*** Selected excerpt

Charles Blaine McClintock (May 25, 1886 – February 1, 1965) was an American lawyer and politician who served two terms as a  Republican U.S. Representative from Ohio from 1929 to 1933.

Biography 
Born in Paint Township, Wayne County, Ohio, near Beach City, Stark County, McClintock was educated in the public schools.
He attended Wooster (Ohio) University, and was graduated from the law school of Western Reserve University, Cleveland, Ohio, in 1912.
He was admitted to the bar the same year and commenced law practice in Canton, Ohio.
He served as assistant prosecuting attorney of Stark County 1919–1923 and prosecuting attorney 1923–1927.

Congress 
McClintock was elected as a Republican to the Seventy-first and Seventy-second Congresses (March 4, 1929 – March 3, 1933).
He was an unsuccessful candidate for reelection in 1932 to the Seventy-third Congress and for election in 1934 to the Seventy-fourth Congress.

******
*** Raw data

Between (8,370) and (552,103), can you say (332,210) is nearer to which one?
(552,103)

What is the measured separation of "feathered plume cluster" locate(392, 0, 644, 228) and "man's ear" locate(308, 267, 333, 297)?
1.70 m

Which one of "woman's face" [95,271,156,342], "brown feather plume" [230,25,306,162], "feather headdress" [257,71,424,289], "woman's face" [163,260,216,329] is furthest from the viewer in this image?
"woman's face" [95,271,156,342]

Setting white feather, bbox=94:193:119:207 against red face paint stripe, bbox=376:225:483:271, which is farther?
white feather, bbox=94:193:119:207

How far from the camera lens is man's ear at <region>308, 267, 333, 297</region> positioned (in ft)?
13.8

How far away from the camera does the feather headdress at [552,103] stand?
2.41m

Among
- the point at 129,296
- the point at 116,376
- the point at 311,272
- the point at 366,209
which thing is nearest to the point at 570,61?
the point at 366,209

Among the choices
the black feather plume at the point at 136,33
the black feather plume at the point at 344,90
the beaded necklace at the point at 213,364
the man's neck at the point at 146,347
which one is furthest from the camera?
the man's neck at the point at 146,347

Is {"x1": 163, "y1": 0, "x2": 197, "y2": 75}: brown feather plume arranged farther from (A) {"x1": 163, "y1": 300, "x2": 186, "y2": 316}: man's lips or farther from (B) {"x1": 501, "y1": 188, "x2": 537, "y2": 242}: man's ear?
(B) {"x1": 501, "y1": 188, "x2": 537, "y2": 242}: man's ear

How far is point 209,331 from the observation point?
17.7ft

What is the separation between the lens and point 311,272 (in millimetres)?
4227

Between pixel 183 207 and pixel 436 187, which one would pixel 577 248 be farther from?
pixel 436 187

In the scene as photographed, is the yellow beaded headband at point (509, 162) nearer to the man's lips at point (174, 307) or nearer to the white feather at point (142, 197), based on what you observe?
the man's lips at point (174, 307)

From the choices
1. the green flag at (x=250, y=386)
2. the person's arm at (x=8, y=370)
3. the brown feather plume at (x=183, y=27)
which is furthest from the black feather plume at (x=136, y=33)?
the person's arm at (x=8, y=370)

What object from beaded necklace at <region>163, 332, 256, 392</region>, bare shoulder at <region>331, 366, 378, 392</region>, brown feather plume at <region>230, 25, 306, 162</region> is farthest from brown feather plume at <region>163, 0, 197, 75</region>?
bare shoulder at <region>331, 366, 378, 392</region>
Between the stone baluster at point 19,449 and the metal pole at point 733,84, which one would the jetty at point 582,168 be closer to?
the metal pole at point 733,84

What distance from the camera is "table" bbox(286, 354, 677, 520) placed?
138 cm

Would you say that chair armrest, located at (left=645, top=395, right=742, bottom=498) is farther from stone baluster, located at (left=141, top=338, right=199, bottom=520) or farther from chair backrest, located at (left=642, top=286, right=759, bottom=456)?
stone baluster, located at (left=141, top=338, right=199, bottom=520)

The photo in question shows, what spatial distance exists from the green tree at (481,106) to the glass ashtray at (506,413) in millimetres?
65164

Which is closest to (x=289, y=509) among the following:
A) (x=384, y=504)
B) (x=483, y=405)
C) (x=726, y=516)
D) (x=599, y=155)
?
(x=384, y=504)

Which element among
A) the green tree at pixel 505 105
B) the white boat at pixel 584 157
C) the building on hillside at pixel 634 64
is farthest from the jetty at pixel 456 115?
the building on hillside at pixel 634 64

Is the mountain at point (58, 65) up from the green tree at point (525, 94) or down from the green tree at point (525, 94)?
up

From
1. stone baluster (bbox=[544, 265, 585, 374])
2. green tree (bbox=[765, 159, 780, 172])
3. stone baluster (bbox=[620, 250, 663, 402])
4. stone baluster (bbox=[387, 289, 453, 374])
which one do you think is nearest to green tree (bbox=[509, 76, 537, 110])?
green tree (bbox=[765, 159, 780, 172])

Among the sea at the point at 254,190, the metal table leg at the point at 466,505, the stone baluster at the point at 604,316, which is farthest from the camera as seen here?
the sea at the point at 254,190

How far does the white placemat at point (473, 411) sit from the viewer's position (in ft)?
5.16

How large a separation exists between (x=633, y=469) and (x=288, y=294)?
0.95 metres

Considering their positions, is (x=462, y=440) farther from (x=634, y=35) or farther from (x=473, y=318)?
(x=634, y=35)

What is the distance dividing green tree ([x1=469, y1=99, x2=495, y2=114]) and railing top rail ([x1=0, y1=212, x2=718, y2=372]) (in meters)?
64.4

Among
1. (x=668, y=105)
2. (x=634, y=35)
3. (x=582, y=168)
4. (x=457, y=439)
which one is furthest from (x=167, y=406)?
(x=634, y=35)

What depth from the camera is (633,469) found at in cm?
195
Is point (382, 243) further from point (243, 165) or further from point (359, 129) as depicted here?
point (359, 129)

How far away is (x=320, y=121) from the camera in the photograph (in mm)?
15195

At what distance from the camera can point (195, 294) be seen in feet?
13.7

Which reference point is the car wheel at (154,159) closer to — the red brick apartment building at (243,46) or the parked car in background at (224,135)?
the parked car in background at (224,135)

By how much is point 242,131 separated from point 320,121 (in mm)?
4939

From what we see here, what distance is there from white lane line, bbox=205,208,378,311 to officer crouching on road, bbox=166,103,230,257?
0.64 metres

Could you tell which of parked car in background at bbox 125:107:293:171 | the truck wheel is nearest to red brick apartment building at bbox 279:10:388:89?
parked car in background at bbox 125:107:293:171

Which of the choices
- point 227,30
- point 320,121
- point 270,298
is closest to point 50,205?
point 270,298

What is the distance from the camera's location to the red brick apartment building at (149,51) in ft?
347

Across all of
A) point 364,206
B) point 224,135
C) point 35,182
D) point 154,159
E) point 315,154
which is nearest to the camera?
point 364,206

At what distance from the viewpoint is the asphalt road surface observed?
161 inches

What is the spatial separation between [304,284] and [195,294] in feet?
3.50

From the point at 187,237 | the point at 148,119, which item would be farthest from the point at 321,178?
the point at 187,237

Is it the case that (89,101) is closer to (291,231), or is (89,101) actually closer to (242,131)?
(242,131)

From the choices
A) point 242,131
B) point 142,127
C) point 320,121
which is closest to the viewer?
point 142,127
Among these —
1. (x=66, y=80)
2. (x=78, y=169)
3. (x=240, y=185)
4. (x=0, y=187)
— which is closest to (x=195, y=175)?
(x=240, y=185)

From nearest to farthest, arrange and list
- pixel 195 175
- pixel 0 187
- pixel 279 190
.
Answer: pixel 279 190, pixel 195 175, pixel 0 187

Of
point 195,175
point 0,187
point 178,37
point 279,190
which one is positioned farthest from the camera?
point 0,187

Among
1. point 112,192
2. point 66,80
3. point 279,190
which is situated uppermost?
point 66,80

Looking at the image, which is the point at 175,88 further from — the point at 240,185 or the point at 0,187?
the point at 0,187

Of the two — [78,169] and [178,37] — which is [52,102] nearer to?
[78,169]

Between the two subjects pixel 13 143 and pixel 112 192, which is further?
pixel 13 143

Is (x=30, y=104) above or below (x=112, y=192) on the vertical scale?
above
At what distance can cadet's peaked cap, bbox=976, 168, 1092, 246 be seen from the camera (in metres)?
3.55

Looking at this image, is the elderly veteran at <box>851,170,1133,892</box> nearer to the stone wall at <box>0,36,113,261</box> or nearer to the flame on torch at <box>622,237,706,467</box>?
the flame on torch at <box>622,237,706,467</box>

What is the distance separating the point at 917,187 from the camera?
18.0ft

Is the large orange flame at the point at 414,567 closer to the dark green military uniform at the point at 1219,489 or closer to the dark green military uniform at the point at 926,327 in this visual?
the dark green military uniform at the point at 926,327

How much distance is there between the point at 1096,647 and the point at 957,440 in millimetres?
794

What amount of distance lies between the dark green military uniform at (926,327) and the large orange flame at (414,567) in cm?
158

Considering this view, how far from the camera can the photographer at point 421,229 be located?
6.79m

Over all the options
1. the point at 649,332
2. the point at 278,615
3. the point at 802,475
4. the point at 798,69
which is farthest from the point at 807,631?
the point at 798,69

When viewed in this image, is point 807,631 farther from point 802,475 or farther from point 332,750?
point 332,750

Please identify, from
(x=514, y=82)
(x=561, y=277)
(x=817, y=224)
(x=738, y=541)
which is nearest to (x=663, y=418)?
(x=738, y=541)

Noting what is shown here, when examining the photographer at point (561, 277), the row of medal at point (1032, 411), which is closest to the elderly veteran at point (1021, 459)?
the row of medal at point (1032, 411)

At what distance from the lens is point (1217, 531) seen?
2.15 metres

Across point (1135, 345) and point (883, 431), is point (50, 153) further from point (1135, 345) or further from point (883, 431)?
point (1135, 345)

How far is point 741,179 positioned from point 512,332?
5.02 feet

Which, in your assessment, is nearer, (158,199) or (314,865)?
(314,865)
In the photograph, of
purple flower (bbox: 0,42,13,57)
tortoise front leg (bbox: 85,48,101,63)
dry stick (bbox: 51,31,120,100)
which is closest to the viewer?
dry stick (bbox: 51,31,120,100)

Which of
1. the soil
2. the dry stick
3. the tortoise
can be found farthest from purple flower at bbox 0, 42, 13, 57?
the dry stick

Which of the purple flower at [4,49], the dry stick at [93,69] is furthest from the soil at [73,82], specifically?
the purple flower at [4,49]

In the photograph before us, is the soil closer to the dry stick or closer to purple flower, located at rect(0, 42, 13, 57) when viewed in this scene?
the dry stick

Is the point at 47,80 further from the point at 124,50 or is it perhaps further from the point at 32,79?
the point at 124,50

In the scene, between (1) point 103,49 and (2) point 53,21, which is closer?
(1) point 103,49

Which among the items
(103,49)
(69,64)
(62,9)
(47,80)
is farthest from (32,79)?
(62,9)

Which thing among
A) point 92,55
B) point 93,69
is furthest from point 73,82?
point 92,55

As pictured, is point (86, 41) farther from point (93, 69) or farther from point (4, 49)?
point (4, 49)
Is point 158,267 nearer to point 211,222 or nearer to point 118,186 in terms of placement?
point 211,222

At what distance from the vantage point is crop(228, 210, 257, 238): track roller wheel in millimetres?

******

__Job 1__
According to the McClintock biography, in which city did he start practicing law?
__Job 2__
List every row containing the word "lens".

__Written answer 1__
Canton, Ohio.

__Written answer 2__
How far from the camera lens is man's ear at <region>308, 267, 333, 297</region> positioned (in ft)?
What is the separation between the lens and point 311,272 (in millimetres)?
At what distance from the lens is point (1217, 531) seen?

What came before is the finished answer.